Your task
Render the text of every record below as a numbered list, omitting blank lines and leaving the pictures out of the answer.

======== Provided records

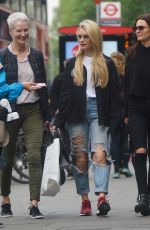 LOTTIE MOSS Shopping on Kings Road in London 05/11/2017
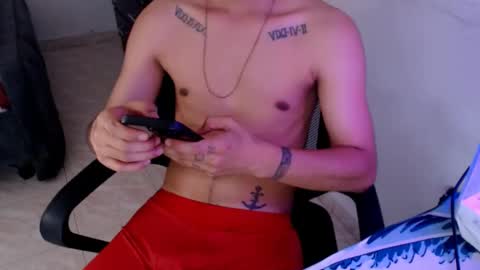 Snapshot of mysteryboy_thin16 chatting on March 1, 9:37 pm mysteryboy_thin16 online show from March 1, 9:37 pm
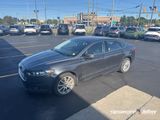 Used 2016 Ford Fusion SE w/ Equipment Group 202A image 2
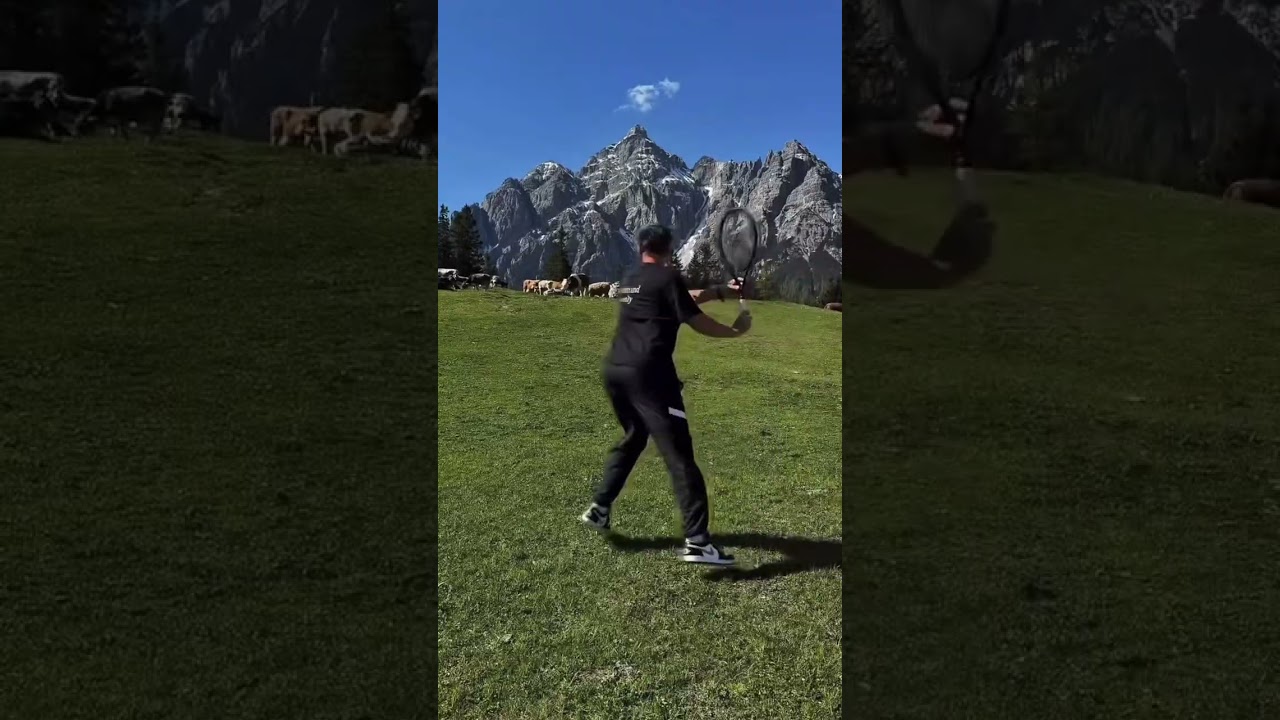 Life without a backhand 😂 (Via Lukas Knapp/IG) #tennis #lol #backhand #travelvlog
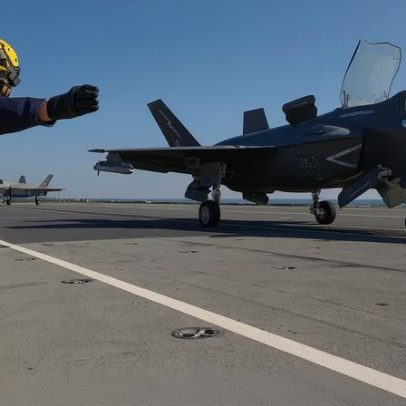 Caças britânicos interceptam avião russo próximo de porta-aviões no Mar da Noruega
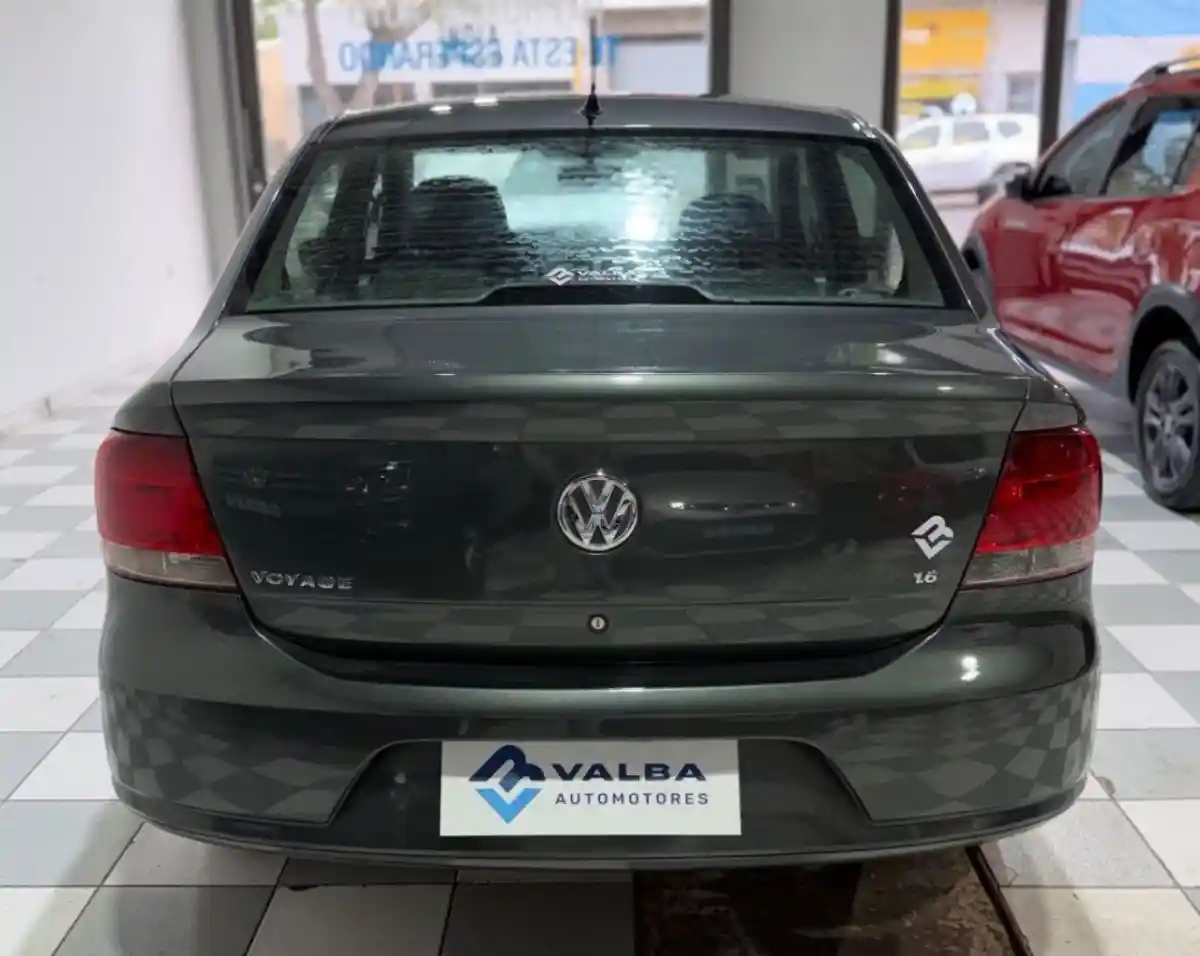 Volkswagen Voyage  2012 - foto 5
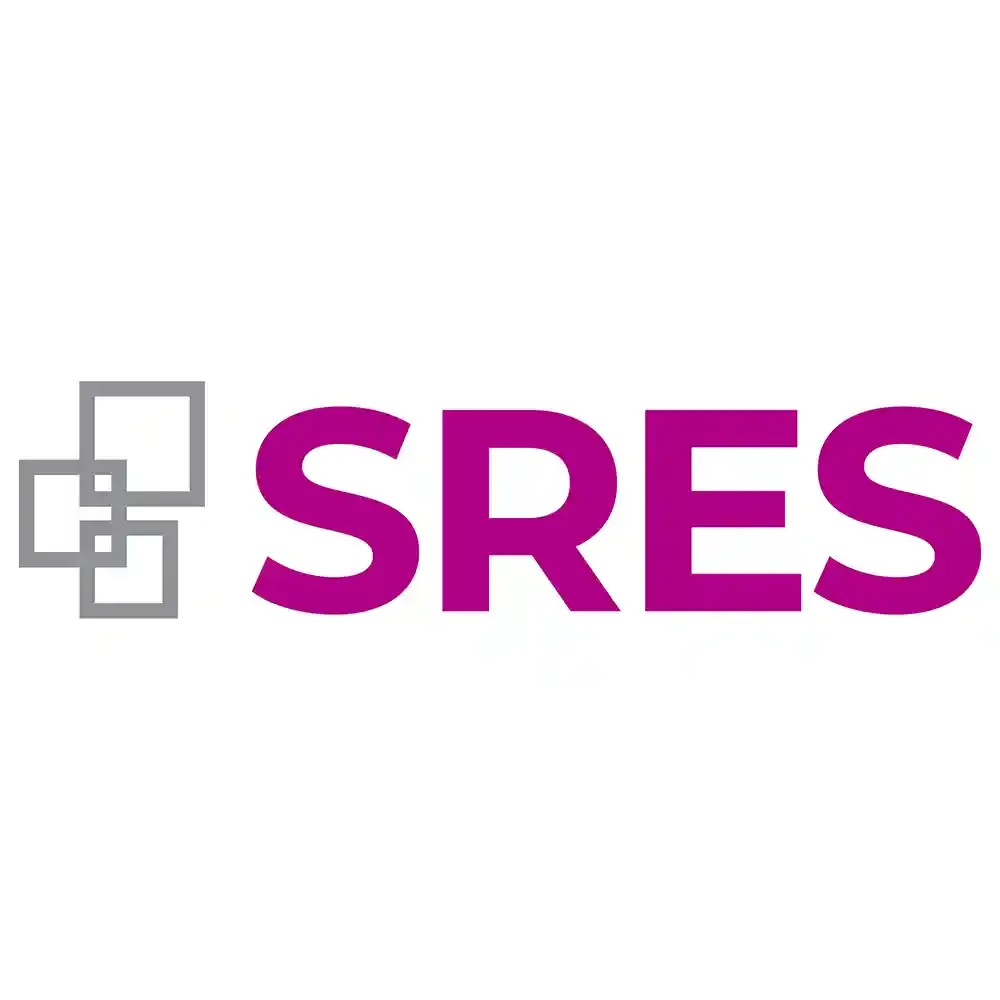senior-real-estate-specialist.webp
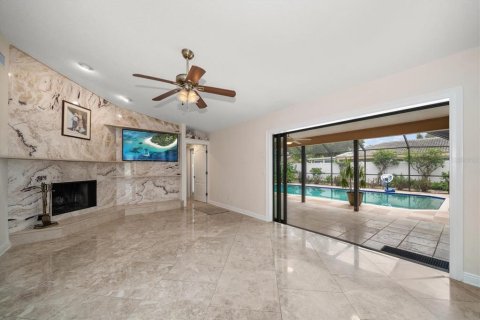 House in Clearwater, Florida 5 bedrooms, 255.3 sq.m. № 1819109 - photo 9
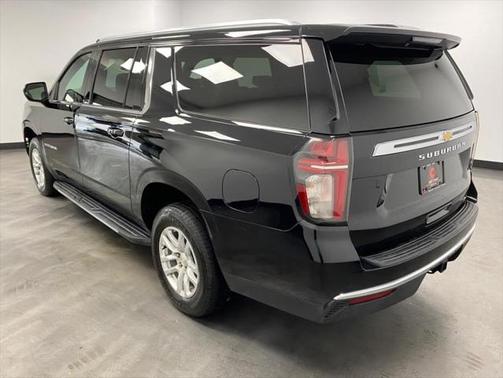 2021 Chevrolet Suburban LT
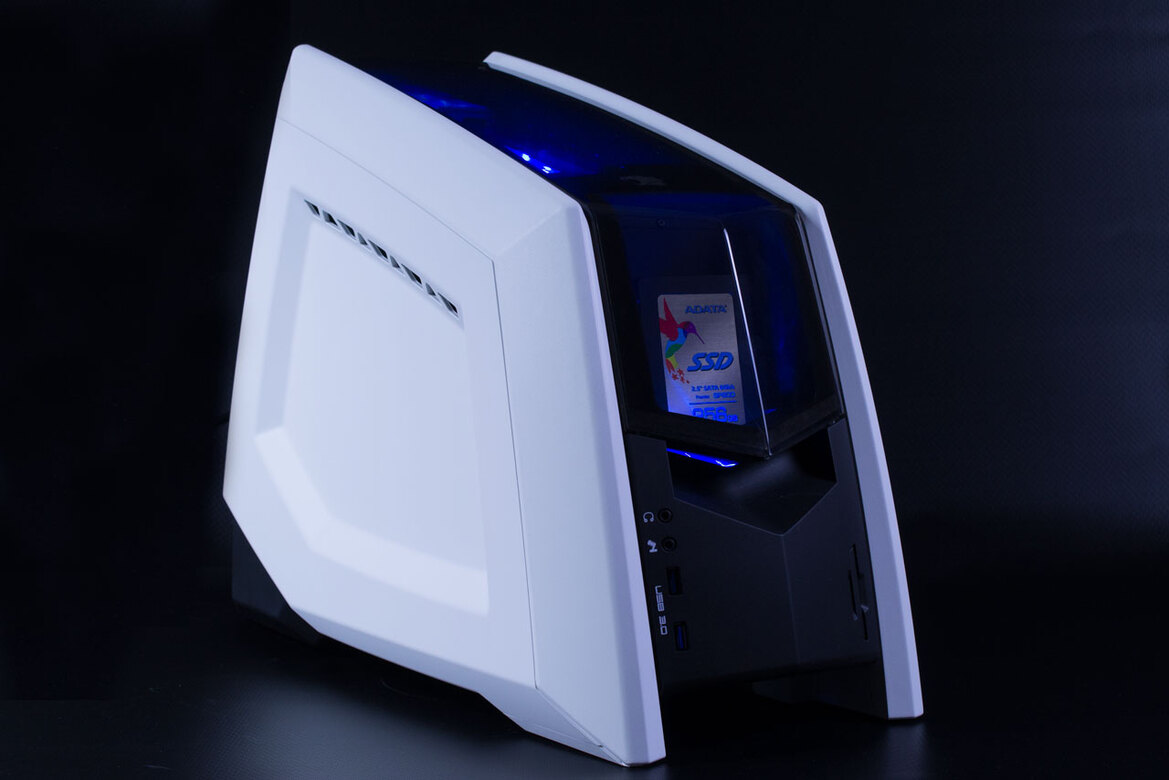 iBuypower Revolt 2 Review: A Powerful, Portable Gaming Desktop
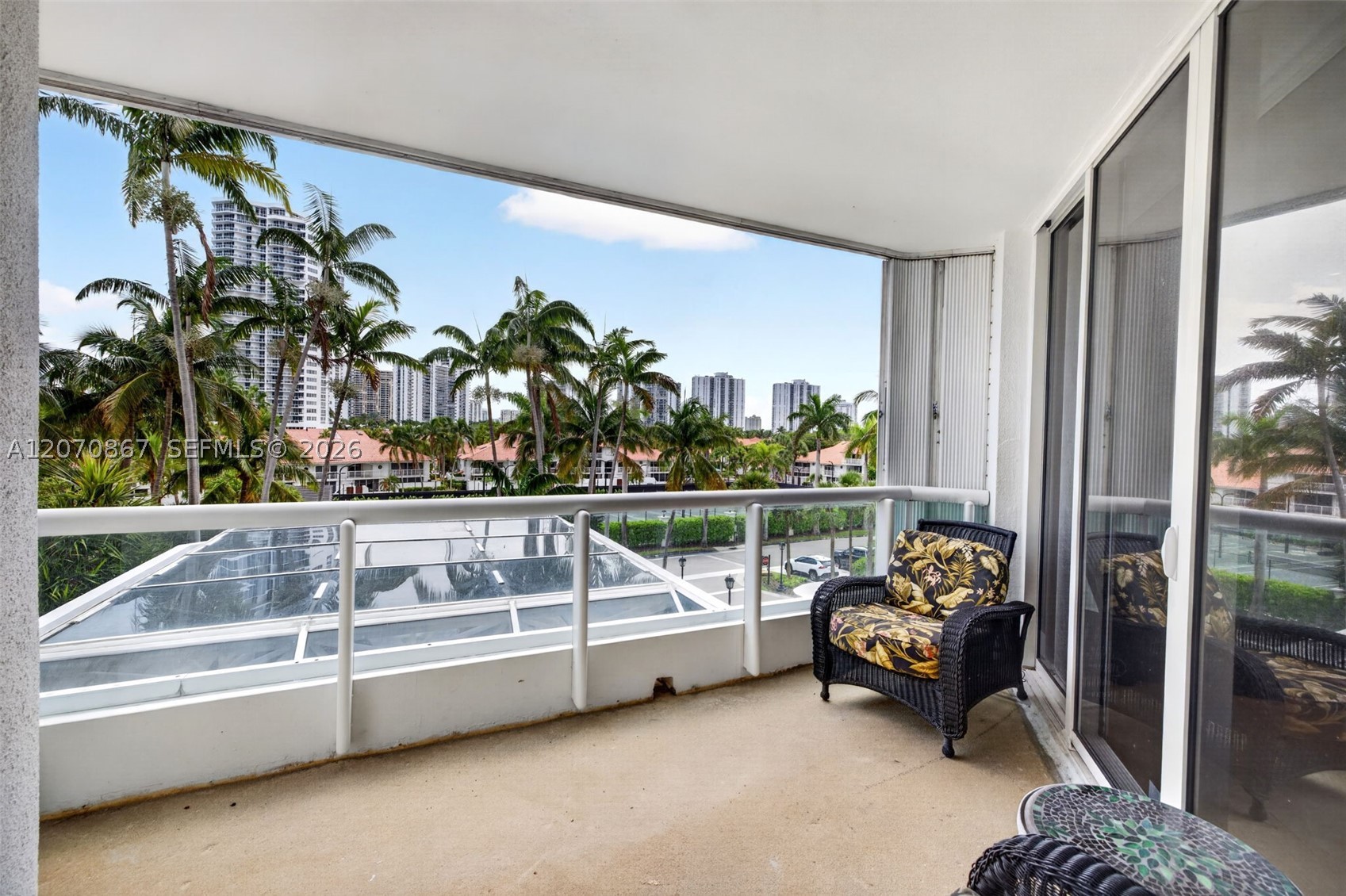 21050 Point Pl #403 Aventura, FL 33180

================

Answer to this problem
1.  LOTTIE MOSS Shopping on Kings Road in London 05/11/2017
2.  Snapshot of mysteryboy_thin16 chatting on March 1, 9:37 pm mysteryboy_thin16 online show from March 1, 9:37 pm
3.  Used 2016 Ford Fusion SE w/ Equipment Group 202A image 2
4.  Life without a backhand 😂 (Via Lukas Knapp/IG) #tennis #lol #backhand #travelvlog
5.  Caças britânicos interceptam avião russo próximo de porta-aviões no Mar da Noruega
6.  Volkswagen Voyage  2012 - foto 5
7. senior-real-estate-specialist.webp
8.  House in Clearwater, Florida 5 bedrooms, 255.3 sq.m. № 1819109 - photo 9
9.  2021 Chevrolet Suburban LT
10.  iBuypower Revolt 2 Review: A Powerful, Portable Gaming Desktop
11.  21050 Point Pl #403 Aventura, FL 33180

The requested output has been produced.